I have always enjoyed reading, and at any time, I always have one or two books that I’m in the process of reading. I read a lot of military history, particularly 19th and 20th century. Also biographies and autobiographies. As regards fiction, I enjoy thrillers and detective stories, but also 19th century authors, such as Jane Austen and the Brontë sisters.
Julie is also fond of reading, she is a faster reader than I am, and will read anything; except military history. She also reads more French than I do.
When clients come to La Selve, Julie and I read less, but our guests are encouraged to read as much as possible. For this purpose, we have a set of ‘readers’; fiction, non-fiction, biographies to meet all tastes, and to suit all levels of English ability. Some of the books are written deliberately for English language students. Others are famous books by famous authors, but they have been re-written to suit a particular level of English. Some of these are quite short, forty pages, others are a little longer.
I encourage clients to read for a number of reasons. Between us, we choose a book that the client is interested in, and I help to make sure that the book is of a suitable level. In this way they find that they understand and enjoy reading the book, without the need for a dictionary. Finding that they can quite easily read a book in English from start to finish is an achievement, and helps to build confidence.
While they are concentrating on the story, a number of things are happening ‘behind the scenes’; subconsciously. Every sentence that is read revises grammar. I have just used the passive form of the verb ‘to read’; you have just read it, which revised your knowledge. However, you didn’t have to concentrate on it, in the way that you would if you were working on a grammar exercise. Every sentence that is read revises ‘correct word order’. Every word that is read revises vocabulary and spelling. A final reason, quite simply, is that it gives more practice.
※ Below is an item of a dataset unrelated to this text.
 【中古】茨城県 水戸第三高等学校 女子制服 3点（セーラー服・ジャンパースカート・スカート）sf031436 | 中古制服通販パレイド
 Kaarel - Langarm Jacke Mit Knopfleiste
In addition to classes, conversations, watching films, walking the dogs and playing games, reading is another way of improving knowledge and increasing conversation.
All of these things happen subconsciously, while the student is enjoying the story.
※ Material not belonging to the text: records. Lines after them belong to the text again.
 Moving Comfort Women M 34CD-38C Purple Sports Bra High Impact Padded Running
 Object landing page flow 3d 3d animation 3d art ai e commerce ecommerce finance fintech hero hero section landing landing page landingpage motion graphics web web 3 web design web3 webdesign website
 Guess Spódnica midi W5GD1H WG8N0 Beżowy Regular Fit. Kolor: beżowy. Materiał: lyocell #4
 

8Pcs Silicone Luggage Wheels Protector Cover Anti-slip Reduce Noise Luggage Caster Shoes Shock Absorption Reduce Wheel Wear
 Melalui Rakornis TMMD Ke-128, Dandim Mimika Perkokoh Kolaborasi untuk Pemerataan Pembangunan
When we moved to Le Faget, I think that we assumed that we would buy a television, but for a long time, there were more important purchases to be made. We also found that we had an enormous amount of work to be done; around the house and the garden, in addition to our jobs. After a few years of this, we realised that we would have very little time to sit down and watch television, although we were more than happy to read, or to watch a film on a computer. Thus, the idea of buying a television was forgotten, and now, most evenings will find us sitting in the garden, or in front of a fire in winter, reading.
It’s an activity which is very much in keeping with the house; surrounded by fields and woods, a very relaxing place, an ideal place to learn.